Debatida pelo governo Federal, representantes de empregadores, trabalhadores e especialistas em segurança do trabalho, a nova NR-1 tem o objetivo de sistematizar e tornar mais efetiva a prevenção de acidentes e doenças ocupacionais, por meio da obrigatoriedade do Programa de Gerenciamento de Riscos (PGR), que substitui o antigo Programa de Prevenção de Riscos Ambientais (PPRA). Essa nova estrutura permite a avaliação contínua dos riscos e a implementação de medidas de controle específicas para cada ambiente laboral.
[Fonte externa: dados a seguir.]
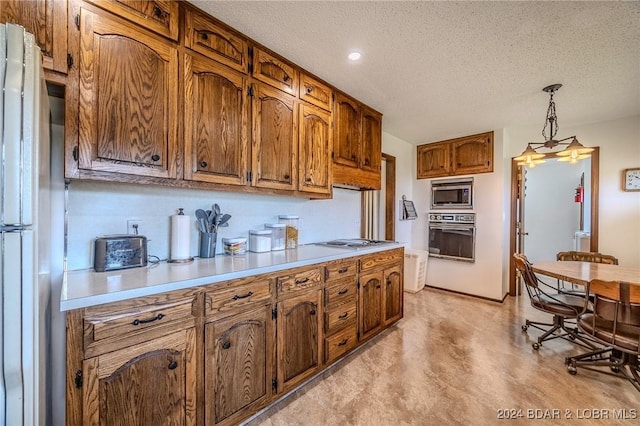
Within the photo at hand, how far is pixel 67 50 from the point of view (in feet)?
3.91

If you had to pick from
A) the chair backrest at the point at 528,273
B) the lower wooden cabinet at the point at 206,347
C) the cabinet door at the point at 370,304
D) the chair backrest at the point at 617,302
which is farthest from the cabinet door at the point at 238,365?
the chair backrest at the point at 528,273

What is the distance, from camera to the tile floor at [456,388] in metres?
1.62

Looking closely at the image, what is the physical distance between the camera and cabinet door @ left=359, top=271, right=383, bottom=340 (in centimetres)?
236

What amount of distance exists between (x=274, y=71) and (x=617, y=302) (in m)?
2.88

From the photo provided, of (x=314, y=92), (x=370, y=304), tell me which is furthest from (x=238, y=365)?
(x=314, y=92)

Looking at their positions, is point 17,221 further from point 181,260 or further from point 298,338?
point 298,338

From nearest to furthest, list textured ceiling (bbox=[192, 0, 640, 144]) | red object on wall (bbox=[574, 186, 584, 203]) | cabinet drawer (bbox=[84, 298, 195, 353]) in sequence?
cabinet drawer (bbox=[84, 298, 195, 353]), textured ceiling (bbox=[192, 0, 640, 144]), red object on wall (bbox=[574, 186, 584, 203])

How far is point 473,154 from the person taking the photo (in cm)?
396

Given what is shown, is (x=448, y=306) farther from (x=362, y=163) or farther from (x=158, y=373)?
(x=158, y=373)

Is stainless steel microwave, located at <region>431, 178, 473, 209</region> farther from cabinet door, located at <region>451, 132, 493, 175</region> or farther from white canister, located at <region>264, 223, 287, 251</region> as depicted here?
white canister, located at <region>264, 223, 287, 251</region>

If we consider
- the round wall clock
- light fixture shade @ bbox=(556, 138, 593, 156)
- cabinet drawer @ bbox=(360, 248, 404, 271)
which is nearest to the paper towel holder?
cabinet drawer @ bbox=(360, 248, 404, 271)

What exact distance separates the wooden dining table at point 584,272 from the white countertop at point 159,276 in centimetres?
200

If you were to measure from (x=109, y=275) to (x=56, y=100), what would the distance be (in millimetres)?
940

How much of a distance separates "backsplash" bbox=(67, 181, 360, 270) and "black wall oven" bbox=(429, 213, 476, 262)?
2.75 metres
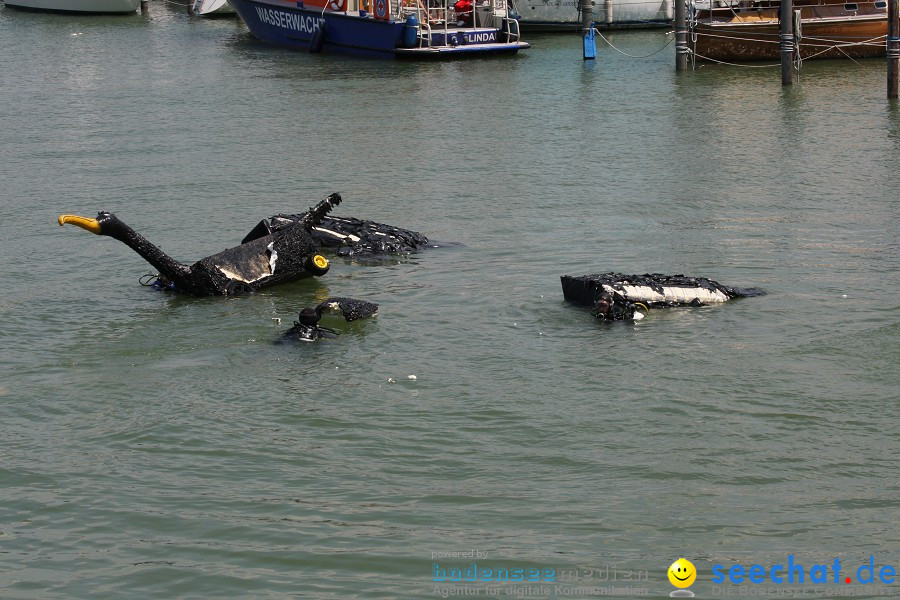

Os adiamentos da aplicação da norma ocorreram, em síntese, pela resistência de setores produtivos que apontaram dificuldades em absorver os custos de implementação no curto prazo. Diante desse cenário, o governo federal optou por prorrogar o prazo para 25 de maio de 2026, ampliando também a divulgação de manuais, cursos e sistemas digitais de apoio para garantir uma transição mais estruturada e uniforme em todo o país.

“A mãe das normas reguladoras”, diz superintendente do trabalho

Para o superintendente regional do trabalho em Minas Gerais, Carlos Calazans, a NR-1 “é sensacional por dialogar com a saúde mental e os riscos psicossociais de forma mais ampla possível”, diz. Durante entrevista concedida a O TEMPO, ele chegou a afirmar que a NR-1 é a “mãe” de todas as normas reguladoras para o trabalho e que o novo adiamento é, na verdade, uma oportunidade para sugestões e diálogos com a sociedade, empresários e com trabalhadores. “Nesse período, a ideia da Superintendência Regional do Trabalho é fazer palestras, debates e discussões para aprimorar a norma e a tornar enxuta e bem concreta para não ter subjetividade, para não ter achismo, para que as pessoas cuidem da saúde mental dos seus funcionários”, garantiu.

O especialista acredita que as empresas terão que contratar profissionais de saúde mental como integração aos Serviços Especializados em Engenharia de Segurança e em Medicina do Trabalho (SESMT) e nas Comissões Internas de Prevenção de Acidentes e de Assédio (Cipas) para cuidar, de perto, de trabalhadores com algum tipo de transtorno mental.

O vice-presidente do Tribunal Regional do Trabalho em Minas (TRT-MG), Sebastião Oliveira, defende que a NR-1 não deve ser vista como negativa pelos empregadores. “Os estudos já chegaram à conclusão que, para o empresário, ter um trabalhador insatisfeito resulta em baixa produtividade. Ele (trabalhador) acaba boicotando inconscientemente a sua atividade. Então, para o empregador é rentável ter um trabalhador satisfeito, motivado, que ele possa sair de casa para ganhar a vida e não para encontrar doenças, a morte ou mutilações”, conclui.